蕭倚闌負手站在不遠處的屋頂上,白色的衣袂勾勒出風的形狀,居高臨下,面色凝重。
他接着補充道:“如果諸位可以将這男嬰找出,或者是給我們提供一些線索,我們靈迅宗願意給大家一些報酬當成阻止煞危害世間的回禮。”
低下的人群迅速騷動了起來,賈桑迎暗暗攥緊了淩政的衣袖,淩政帶着幾絲皺紋的額頭也起了薄薄的一層冷汗,不過他還是拍了拍賈桑迎的手以示寬慰。
蕭倚闌縱眼掃去,他并沒有放過淩政夫婦的小動作,不過他也沒有拆穿,隻是靜靜地等待了一會。
下方的騷動漸漸平息,重賞之下必有勇夫。
一個男子略顯急促的舉起了手,蕭倚闌看向他,眼神示意他講。
這男子似乎為難般的咬牙狠心道:“淩政家裡前些時日不是說生了一個男嬰,但是也不過才三兩天,就說那孩子已經夭折了,我覺得奇怪的很。”
話音剛落,在場所有人的視線全都投向淩政夫婦。
一時之間,衆矢之的。
淩政挺直身子,在衆目睽睽之下不急不慢的說“不錯,拙荊半月前誕下一男嬰,不過不巧的是,在前幾日就以夭折,我們已經讓他入土為安了。”

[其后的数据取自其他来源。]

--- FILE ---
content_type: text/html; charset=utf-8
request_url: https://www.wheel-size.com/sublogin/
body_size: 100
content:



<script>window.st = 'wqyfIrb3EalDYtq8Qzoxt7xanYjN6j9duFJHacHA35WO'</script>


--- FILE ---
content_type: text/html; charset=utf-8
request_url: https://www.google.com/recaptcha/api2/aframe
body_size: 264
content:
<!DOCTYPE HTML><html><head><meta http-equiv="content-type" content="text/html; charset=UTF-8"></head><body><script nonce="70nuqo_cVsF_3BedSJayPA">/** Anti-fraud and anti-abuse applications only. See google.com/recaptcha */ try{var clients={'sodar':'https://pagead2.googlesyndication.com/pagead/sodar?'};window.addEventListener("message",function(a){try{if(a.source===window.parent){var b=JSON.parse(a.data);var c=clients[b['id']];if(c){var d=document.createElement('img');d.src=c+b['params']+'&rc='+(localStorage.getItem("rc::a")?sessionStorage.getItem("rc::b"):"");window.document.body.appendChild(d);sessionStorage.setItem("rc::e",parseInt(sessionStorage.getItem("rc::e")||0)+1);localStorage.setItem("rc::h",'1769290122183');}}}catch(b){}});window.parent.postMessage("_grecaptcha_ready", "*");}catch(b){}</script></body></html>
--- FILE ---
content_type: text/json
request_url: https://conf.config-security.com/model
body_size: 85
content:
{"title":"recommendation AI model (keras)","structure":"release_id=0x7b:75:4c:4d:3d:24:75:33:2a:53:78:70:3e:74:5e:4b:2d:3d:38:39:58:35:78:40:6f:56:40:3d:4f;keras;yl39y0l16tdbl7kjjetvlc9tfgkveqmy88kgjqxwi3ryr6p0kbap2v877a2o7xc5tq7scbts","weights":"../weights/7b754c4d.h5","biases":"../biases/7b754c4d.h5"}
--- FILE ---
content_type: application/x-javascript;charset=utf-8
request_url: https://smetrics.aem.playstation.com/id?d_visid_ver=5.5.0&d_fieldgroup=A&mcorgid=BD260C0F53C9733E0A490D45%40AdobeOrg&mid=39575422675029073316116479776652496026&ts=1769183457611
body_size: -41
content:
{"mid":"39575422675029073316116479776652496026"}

蕭倚闌飛身落支淩政與賈桑迎的面前,少年人高大的身形無形之中就帶着壓迫感。
他看向他們兩人問道:“那這男嬰的眉心可有朱砂痣?”
淩政答道:“不曾。”
蕭倚闌将他們剛才的反應盡收眼底,明白這二人根本就沒有跟他說實話,他的耐心有些不足,此時的目光有些淩厲。
正當他準備再問時,不遠處傳來一個婦女的聲音。
“我有天夜裡去河邊拿洗完忘記拿回的衣服,看到他們兩個人将一個小木盆放到了河裡。”
蕭倚闌當即轉身,反問那女子:“此話當真,你不曾看錯?”
那女子被他的吓得一驚,說:“千真萬确,我當時還好奇他們兩個在那幹什麼,就聽見賈桑迎好像還在那裡哭,嘴裡念叨着兒啊,好好活什麼的。”
“那條河在哪裡?”
“就是村子後面的那條。”
既然那兩個人不說實話,蕭倚闌也不準備再跟他們廢話了,耽誤的時間越久,形勢就越是危險。
他朝旁邊與他身着一樣制服的弟子吩咐道:“天籁,你給這兩個剛說話的人一些銀錢,剩下的人跟我一起去追。”
“是。”
接着,蕭倚闌就帶着衆弟子禦劍朝着那條河流追去。
衆人看着他們離開,便作鳥獸散,唯有淩政扶着已經癱軟的賈桑迎坐在地上。
唉,剩下的一切都隻能看淩伏以他自己的造化了,淩政這樣想着。